==== Provided information
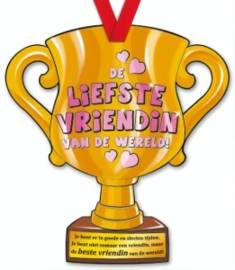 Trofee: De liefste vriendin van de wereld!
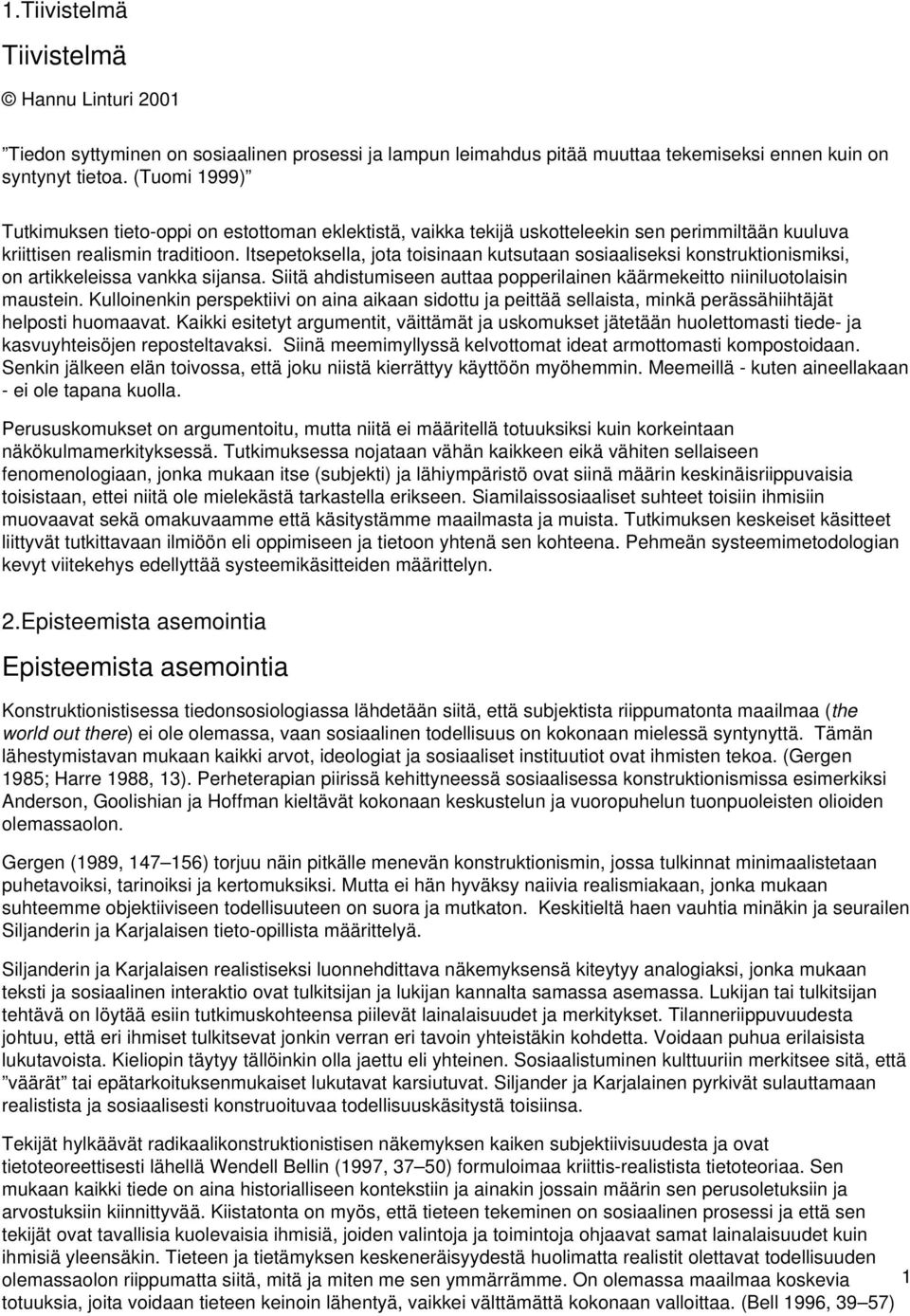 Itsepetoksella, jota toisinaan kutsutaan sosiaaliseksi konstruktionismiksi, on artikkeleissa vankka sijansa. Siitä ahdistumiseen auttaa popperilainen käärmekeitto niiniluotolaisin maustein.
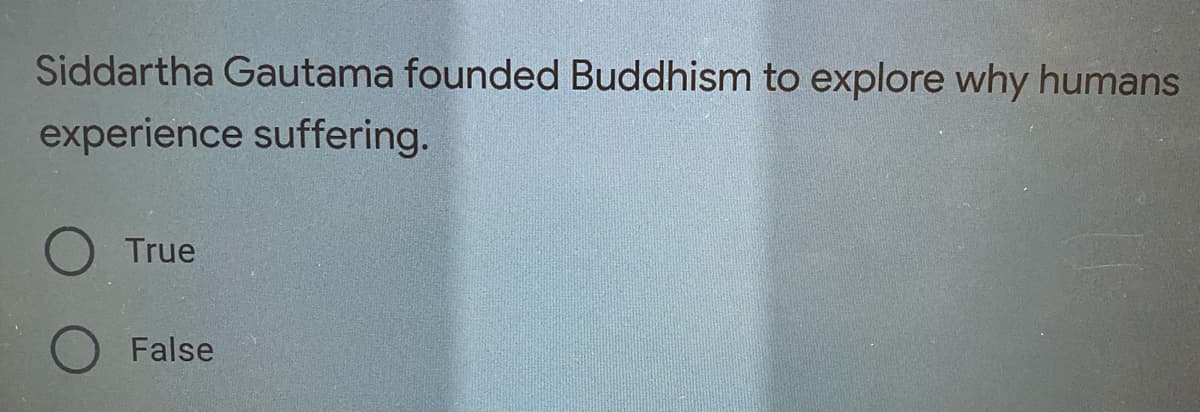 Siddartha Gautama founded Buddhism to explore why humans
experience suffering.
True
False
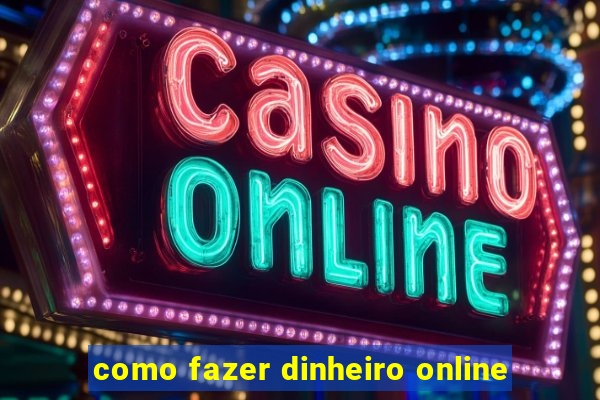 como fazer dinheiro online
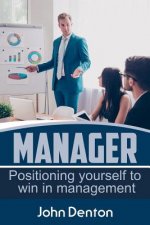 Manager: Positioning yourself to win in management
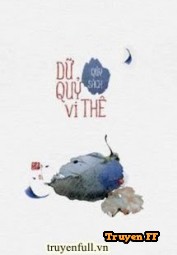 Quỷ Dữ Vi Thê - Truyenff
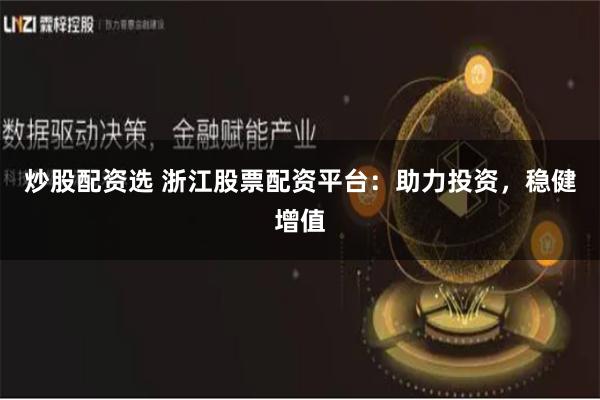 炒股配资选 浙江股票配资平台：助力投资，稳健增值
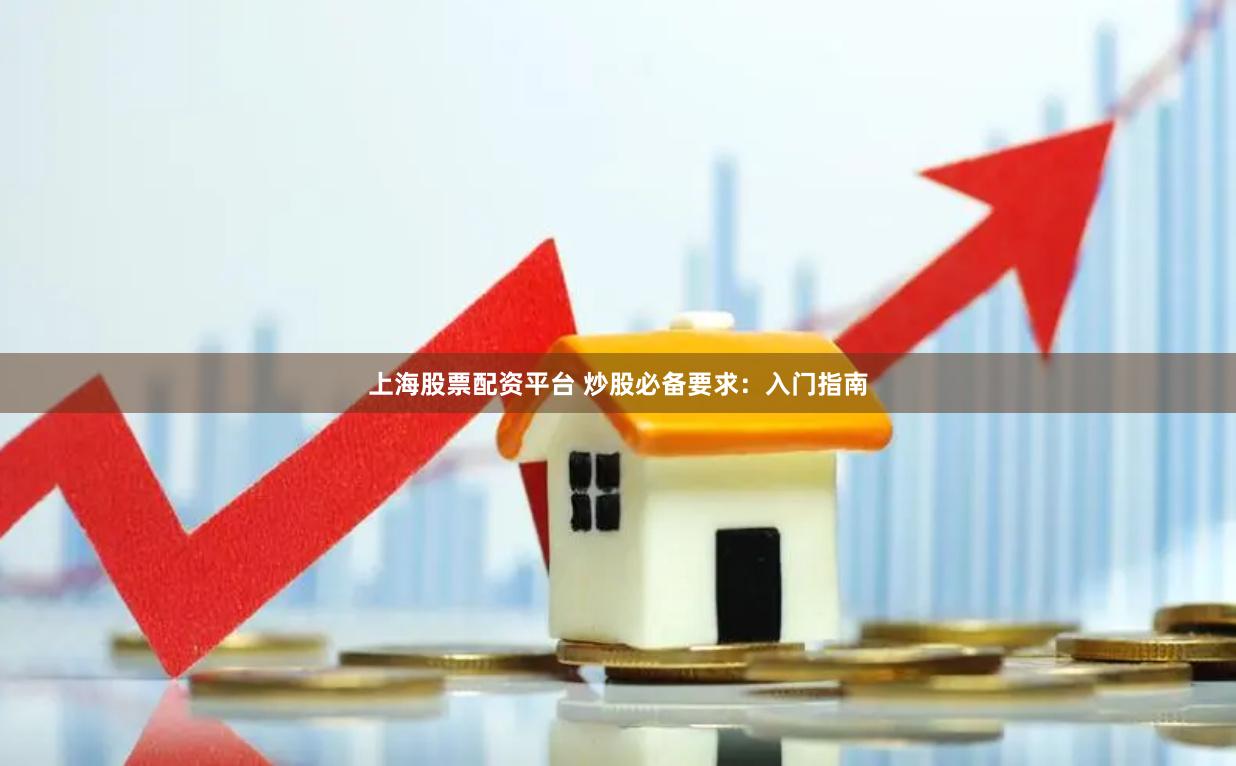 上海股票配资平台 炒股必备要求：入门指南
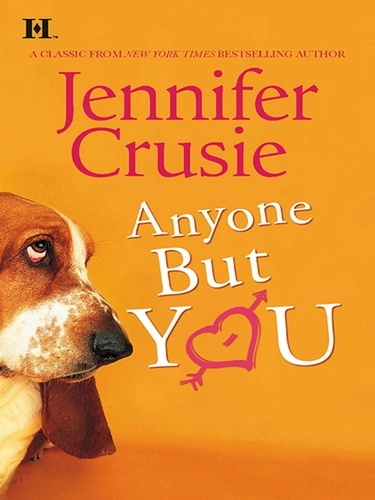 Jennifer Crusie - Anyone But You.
========
==== Provided information
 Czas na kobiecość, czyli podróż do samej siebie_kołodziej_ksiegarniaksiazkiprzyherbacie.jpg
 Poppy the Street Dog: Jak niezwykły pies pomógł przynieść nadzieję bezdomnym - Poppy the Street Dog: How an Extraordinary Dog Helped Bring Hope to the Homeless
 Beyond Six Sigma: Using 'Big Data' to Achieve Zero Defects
========
Can you copy the data word for word, beginning at the line that contains "Trofee: De liefste vriendin van de wereld!" and stopping after the line that contains "experience suffering.", with the pictures left out?

Task answer >>
 Trofee: De liefste vriendin van de wereld!
 Itsepetoksella, jota toisinaan kutsutaan sosiaaliseksi konstruktionismiksi, on artikkeleissa vankka sijansa. Siitä ahdistumiseen auttaa popperilainen käärmekeitto niiniluotolaisin maustein.
 Siddartha Gautama founded Buddhism to explore why humans
experience suffering.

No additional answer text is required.